### CHECK YOUR UNDERSTANDING:
- a) Translate this sentence from the pumpkinseed abstract into Spanish: "In 2007, the embayments differed by approximately 2-5°C until late-July."
- b) According to the pumpkinseed abstract, between which dates did the smaller mature pumpkinseed in the cooler embayment spawn in 2007?

### DOCUMENT TEXT:
P-248 The Effects of Cool and Variable Temperatures on the Spawn Date, Growth and Overwinter Mortality of a Warmwater Fish in Small Coastal Embayments of Lake Ontario

Shidan Murphy , Ecology and Evolutionary Biology, University of Toronto, Mississauga, ON, Canada
Susan Doka , Great Lakes Laboratory for Fisheries and Aquatic Science, Fisheries and Oceans Canada, Burlington, ON, Canada
Nicholas C. Collins , Ecology and Evolutionary Biology, University of Toronto, Mississauga, ON, Canada
Coastal embayments have been and will continue to be constructed in the Great Lakes, however, little is known about the warmwater fish that occupy these embayments. Using pumpkinseed as a model warmwater fish, we compare growth, spawn dates and overwinter survival in two embayments with higher and lower amounts of cold-water input from Lake Ontario. In 2007, the embayments differed by approximately 2-5°C until late-July. Smaller mature pumpkinseed (57-79 mm) occupied the cooler embayment and they delayed spawning until late-summer (July 18 – August 20), too late for their offspring to grow large enough to survive the winter. In 2008 both embayments had similar temperatures. In this year, larger pumpkinseed (75-149 mm) occupied both embayments and they spawned in early-June, allowing their offspring to grow large enough to survive the winter. Using water temperature records to predict daily growth rates, we calculate that many constructed embayments are too cold to produce successfully overwintering age-0 fish. Nevertheless, we find pumpkinseed age >1 in embayments too cold to produce age-0 pumpkinseed, indicating immigration from source embayments.

Spatial grounding data

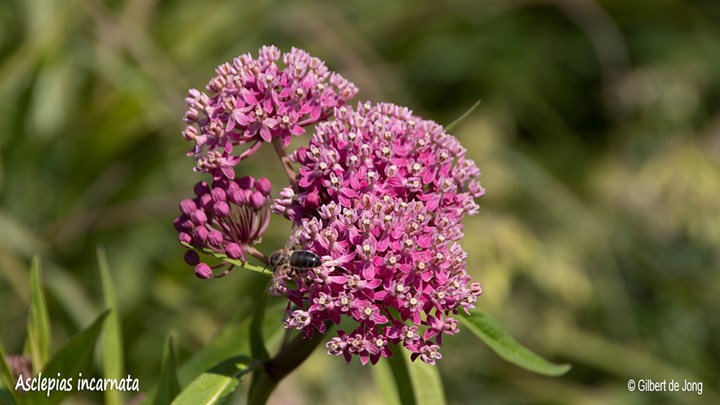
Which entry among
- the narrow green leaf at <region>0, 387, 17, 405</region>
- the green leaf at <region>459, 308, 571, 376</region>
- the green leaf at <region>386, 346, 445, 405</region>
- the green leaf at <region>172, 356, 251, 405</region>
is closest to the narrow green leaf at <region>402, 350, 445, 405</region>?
the green leaf at <region>386, 346, 445, 405</region>

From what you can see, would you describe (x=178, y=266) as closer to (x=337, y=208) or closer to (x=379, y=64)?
(x=379, y=64)

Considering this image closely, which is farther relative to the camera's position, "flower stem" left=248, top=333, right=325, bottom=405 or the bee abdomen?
"flower stem" left=248, top=333, right=325, bottom=405

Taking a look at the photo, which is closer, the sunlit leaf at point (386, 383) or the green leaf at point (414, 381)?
the green leaf at point (414, 381)

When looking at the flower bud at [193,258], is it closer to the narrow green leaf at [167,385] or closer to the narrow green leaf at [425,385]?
the narrow green leaf at [167,385]

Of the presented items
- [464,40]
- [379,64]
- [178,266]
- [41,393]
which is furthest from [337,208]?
[464,40]

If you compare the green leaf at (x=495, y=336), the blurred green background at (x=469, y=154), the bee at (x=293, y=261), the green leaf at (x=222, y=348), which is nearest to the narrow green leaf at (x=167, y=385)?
the green leaf at (x=222, y=348)

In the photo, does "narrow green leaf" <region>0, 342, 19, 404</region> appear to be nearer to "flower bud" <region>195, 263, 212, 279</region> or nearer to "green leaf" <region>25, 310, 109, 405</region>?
"green leaf" <region>25, 310, 109, 405</region>
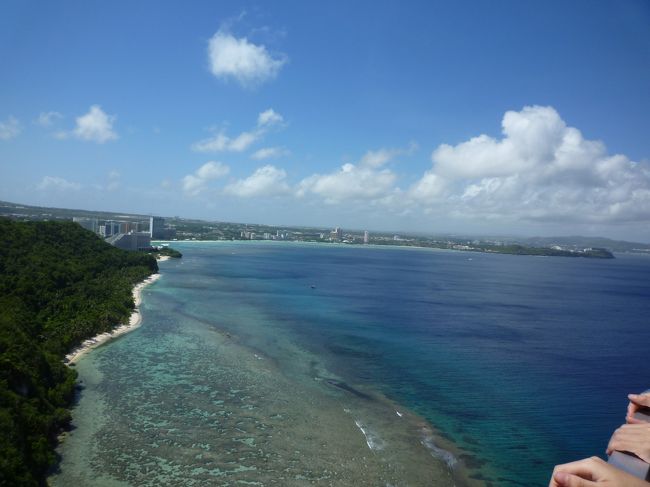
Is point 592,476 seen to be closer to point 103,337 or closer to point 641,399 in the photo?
point 641,399

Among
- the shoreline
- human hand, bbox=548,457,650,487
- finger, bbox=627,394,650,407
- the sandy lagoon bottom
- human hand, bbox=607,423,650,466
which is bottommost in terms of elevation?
the sandy lagoon bottom

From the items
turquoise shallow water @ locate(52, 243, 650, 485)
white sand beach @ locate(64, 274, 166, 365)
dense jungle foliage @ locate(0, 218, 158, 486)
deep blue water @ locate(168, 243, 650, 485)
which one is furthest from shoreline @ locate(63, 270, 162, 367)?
deep blue water @ locate(168, 243, 650, 485)

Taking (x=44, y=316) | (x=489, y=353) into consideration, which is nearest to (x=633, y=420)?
(x=489, y=353)

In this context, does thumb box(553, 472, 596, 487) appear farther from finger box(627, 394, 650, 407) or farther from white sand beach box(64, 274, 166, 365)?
white sand beach box(64, 274, 166, 365)

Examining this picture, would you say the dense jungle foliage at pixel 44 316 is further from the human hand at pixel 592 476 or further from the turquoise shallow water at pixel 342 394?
the human hand at pixel 592 476

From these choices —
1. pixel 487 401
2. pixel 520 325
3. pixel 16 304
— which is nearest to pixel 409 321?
pixel 520 325

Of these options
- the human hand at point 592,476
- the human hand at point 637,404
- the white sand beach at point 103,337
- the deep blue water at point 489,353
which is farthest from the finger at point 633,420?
the white sand beach at point 103,337

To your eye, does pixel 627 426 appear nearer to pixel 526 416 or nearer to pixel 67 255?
pixel 526 416
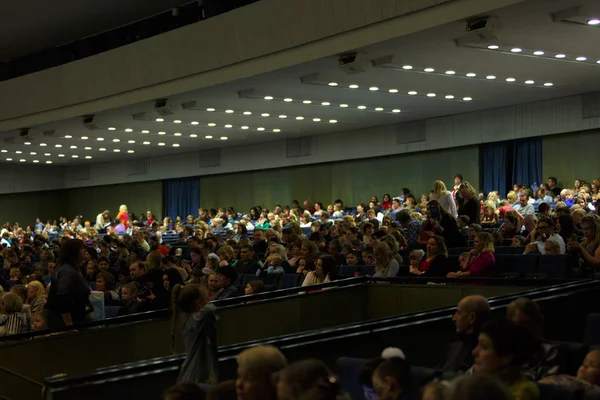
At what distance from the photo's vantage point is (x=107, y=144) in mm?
28047

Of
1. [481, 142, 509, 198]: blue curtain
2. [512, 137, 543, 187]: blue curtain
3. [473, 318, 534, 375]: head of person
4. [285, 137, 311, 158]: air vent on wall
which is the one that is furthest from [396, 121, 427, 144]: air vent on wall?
[473, 318, 534, 375]: head of person

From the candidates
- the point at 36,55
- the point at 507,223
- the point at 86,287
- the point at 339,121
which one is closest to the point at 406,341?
the point at 86,287

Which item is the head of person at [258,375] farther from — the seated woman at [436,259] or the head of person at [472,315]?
the seated woman at [436,259]

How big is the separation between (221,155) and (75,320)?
74.8 ft

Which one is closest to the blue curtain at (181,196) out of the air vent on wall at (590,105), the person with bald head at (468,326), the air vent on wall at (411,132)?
the air vent on wall at (411,132)

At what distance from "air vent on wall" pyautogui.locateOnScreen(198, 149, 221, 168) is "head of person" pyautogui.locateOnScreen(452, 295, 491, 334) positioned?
84.4ft

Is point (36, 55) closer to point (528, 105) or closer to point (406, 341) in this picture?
point (528, 105)

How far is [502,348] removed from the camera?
3.93 m

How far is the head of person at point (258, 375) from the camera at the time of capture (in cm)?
352

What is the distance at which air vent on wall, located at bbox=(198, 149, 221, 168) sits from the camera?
99.8 feet

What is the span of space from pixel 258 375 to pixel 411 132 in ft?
67.7

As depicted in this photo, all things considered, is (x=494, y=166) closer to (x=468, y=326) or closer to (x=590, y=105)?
(x=590, y=105)

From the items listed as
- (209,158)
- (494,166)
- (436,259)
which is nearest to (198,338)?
(436,259)

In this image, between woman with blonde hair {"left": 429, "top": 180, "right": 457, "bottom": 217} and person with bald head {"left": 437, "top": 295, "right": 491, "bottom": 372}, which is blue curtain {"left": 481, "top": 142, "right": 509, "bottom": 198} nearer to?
woman with blonde hair {"left": 429, "top": 180, "right": 457, "bottom": 217}
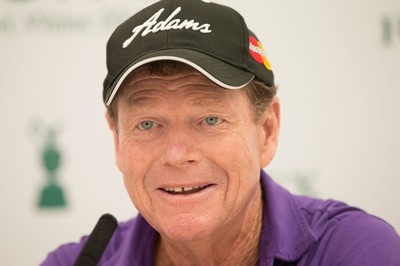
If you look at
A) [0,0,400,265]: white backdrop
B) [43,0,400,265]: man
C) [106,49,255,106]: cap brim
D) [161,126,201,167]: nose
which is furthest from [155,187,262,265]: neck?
[0,0,400,265]: white backdrop

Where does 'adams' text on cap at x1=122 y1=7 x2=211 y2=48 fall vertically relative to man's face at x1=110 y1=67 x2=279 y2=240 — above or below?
above

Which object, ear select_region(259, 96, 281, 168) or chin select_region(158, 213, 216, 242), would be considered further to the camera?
ear select_region(259, 96, 281, 168)

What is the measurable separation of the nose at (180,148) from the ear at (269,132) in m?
0.20

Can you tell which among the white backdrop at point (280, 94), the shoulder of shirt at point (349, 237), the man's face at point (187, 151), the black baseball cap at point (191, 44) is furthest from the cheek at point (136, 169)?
the white backdrop at point (280, 94)

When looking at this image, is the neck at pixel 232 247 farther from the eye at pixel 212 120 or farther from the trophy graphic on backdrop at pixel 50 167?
the trophy graphic on backdrop at pixel 50 167

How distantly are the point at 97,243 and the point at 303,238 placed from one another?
0.48 meters

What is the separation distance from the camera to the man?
3.67 ft

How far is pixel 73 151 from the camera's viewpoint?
222 centimetres

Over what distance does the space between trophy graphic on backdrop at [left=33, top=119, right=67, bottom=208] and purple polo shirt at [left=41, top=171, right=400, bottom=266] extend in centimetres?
75

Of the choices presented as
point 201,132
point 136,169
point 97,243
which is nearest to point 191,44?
point 201,132

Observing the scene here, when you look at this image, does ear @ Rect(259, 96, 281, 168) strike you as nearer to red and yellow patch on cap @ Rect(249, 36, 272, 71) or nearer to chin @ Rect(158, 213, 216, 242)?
red and yellow patch on cap @ Rect(249, 36, 272, 71)

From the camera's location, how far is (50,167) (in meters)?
2.20

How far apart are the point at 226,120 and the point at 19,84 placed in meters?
1.30

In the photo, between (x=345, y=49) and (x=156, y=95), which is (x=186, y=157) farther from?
(x=345, y=49)
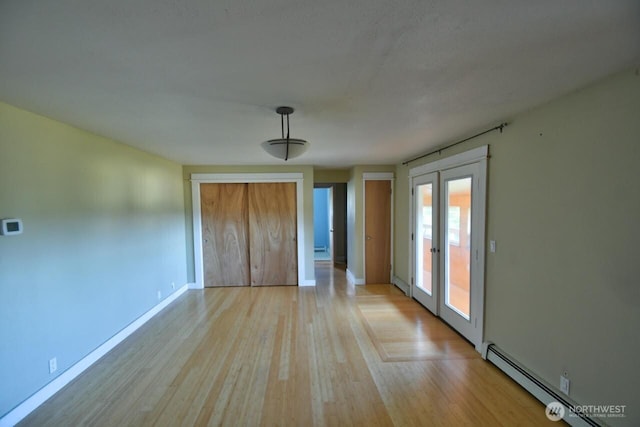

### TASK-BY-TASK OUTPUTS:
- a) En 2007, las ensenadas diferían en aproximadamente 2-5°C hasta finales de julio.

- b) They spawned between July 18 and August 20.